**TASK REQUIREMENTS:**
Rewrite these lines with every occurrence of "washrooms" replaced by "bathrooms", changing nothing else. Leave out the pictures and give only the text.

**DATA SECTION:**
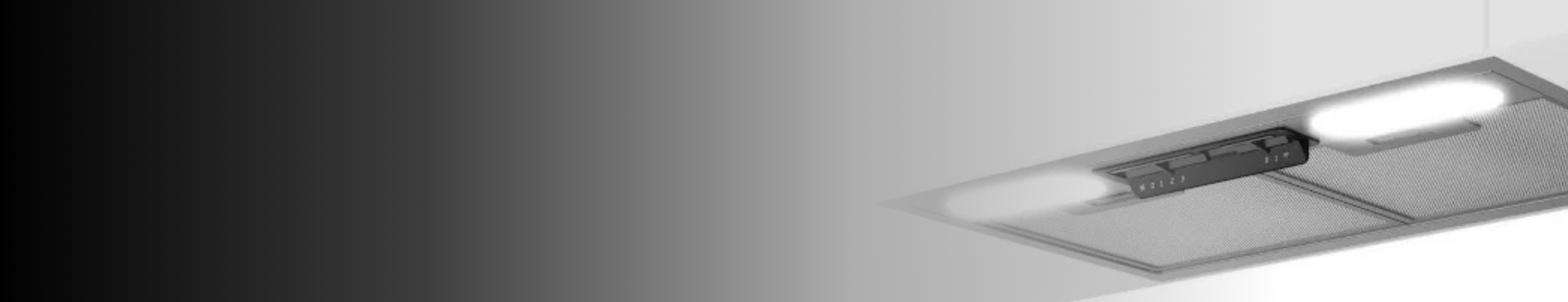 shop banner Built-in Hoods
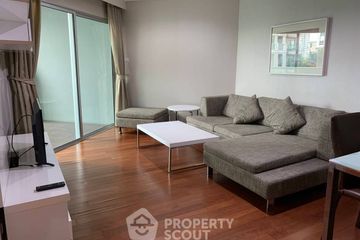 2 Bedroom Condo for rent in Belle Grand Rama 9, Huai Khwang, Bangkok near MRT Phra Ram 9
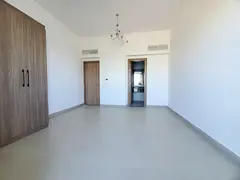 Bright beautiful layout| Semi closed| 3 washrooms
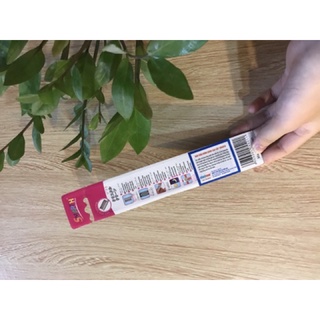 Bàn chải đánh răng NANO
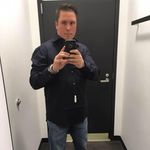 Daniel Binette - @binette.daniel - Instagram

**ANSWER SPACE:**
 shop banner Built-in Hoods
 2 Bedroom Condo for rent in Belle Grand Rama 9, Huai Khwang, Bangkok near MRT Phra Ram 9
 Bright beautiful layout| Semi closed| 3 bathrooms
 Bàn chải đánh răng NANO
 Daniel Binette - @binette.daniel - Instagram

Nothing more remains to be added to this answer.